Long hair lover here! Long hair just has a more feminine, sexy look to me! I love the way my wife's hair covers her neck and shoulders. I also love to move that hair to the side as I nibble on her neck and shoulders.


----------



## DanglingDaisy (Mar 26, 2012)

I just got my hair cut short(was really long)-a bob that has a sharp edge(long in the front short in the back). I never thought I could pull it off but it looks super sexy on me(just as much as long hair did)...

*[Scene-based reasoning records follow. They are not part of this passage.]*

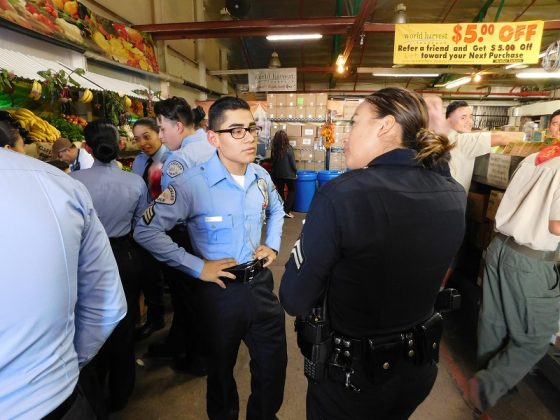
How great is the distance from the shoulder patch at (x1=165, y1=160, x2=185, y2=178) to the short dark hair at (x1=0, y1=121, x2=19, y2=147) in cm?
80

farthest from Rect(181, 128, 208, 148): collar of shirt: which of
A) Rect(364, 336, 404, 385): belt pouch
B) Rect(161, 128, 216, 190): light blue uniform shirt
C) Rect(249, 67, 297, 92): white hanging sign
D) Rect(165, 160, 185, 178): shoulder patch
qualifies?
Rect(249, 67, 297, 92): white hanging sign

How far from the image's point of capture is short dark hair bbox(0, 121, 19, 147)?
1.43 m

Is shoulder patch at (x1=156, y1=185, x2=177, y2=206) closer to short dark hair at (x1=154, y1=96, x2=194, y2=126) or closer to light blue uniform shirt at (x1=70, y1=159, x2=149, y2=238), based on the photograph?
light blue uniform shirt at (x1=70, y1=159, x2=149, y2=238)

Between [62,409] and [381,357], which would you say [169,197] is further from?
[381,357]

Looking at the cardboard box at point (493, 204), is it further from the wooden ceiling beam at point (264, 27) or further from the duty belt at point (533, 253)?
the wooden ceiling beam at point (264, 27)

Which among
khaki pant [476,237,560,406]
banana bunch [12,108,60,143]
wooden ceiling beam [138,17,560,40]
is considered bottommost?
khaki pant [476,237,560,406]

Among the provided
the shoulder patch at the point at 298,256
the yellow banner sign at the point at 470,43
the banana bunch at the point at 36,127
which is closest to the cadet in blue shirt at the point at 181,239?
the banana bunch at the point at 36,127

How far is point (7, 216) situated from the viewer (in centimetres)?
64

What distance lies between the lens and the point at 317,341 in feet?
3.52

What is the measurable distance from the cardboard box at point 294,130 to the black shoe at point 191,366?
6.16 metres

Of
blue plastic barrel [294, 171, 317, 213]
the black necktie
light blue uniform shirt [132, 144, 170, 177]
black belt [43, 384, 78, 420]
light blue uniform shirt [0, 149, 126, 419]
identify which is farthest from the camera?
blue plastic barrel [294, 171, 317, 213]

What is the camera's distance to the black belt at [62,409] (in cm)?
77

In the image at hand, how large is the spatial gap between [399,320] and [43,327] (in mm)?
983

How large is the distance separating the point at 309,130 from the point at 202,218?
21.4 feet
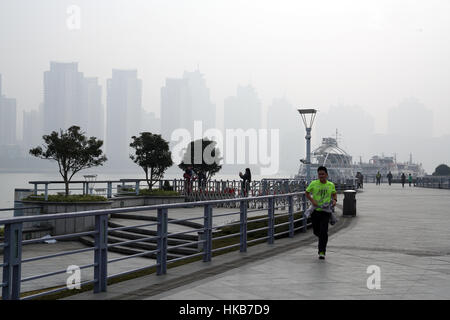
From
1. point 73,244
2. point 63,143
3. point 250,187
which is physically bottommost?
point 73,244

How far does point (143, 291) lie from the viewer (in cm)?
733

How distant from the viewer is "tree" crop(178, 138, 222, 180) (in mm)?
48531

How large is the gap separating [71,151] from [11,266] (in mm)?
17485

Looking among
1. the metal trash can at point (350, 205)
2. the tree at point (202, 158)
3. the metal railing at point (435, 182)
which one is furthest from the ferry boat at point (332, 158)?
the metal trash can at point (350, 205)

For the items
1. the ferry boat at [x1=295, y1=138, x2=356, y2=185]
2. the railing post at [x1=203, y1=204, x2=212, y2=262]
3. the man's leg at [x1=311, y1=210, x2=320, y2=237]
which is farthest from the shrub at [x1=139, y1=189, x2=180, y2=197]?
the ferry boat at [x1=295, y1=138, x2=356, y2=185]

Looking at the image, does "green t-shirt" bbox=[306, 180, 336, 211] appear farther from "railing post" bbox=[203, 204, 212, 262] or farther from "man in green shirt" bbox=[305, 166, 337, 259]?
"railing post" bbox=[203, 204, 212, 262]

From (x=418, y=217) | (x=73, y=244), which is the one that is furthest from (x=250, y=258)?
(x=418, y=217)

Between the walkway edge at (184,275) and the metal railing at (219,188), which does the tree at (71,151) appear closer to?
the metal railing at (219,188)

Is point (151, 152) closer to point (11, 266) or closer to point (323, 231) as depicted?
point (323, 231)

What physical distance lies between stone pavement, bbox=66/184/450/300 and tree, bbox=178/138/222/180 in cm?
3448

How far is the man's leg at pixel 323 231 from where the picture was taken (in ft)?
34.1

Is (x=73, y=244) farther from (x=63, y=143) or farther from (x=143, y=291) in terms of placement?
(x=143, y=291)

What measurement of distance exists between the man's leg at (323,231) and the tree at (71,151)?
14.5 meters
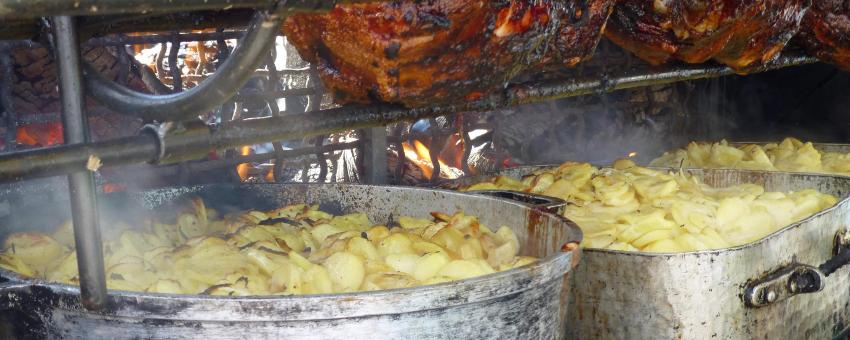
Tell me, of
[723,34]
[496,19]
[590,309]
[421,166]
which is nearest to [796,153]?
[723,34]

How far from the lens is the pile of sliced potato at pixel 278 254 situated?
1.69 m

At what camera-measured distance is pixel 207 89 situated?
4.13 ft

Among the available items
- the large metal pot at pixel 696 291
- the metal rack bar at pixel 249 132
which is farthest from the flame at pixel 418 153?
the large metal pot at pixel 696 291

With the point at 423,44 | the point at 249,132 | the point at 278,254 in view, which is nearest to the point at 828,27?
the point at 423,44

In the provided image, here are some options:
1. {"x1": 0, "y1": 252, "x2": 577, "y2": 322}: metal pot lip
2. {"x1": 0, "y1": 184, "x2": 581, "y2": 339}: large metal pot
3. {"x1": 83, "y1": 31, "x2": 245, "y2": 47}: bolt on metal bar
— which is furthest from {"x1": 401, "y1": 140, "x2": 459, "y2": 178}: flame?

I have to agree-no matter what you're hair length is-a GOOD stylist is key. If you get a great cut,but it's wrong for your face shape it won't work with all the confidence in the world!


----------



## occasionallybaffled (Apr 12, 2012)

DanglingDaisy said:


> I just got my hair cut short(was really long)-a bob that has a sharp edge(long in the front short in the back). I never thought I could pull it off but it looks super sexy on me(just as much as long hair did)...
> 
> *I have to agree-no matter what you're hair length is-a GOOD stylist is key. If you get a great cut,but it's wrong for your face shape it won't work with all the confidence in the world!*




:iagree: As long as it isn't self cut (fumbling in the bathroom with scissors), I think a professional cut could be pulled off by most women.


----------



## SprucHub (Jan 13, 2012)

I have never noticed that women have hair, interesting.


----------



## Posse (Jan 30, 2012)

I don't like short hair on women.

That said, as evidence that preselection truly works, when I was in college there was a stunner that I looked straight past because of the short hair she had until my dormmates were talking about how hot she was.

I noticed her then and joined in the competition to date her. We ended up dating for about a year. I never would have noticed her because of her hair if the friends hadn't started talking about her.


----------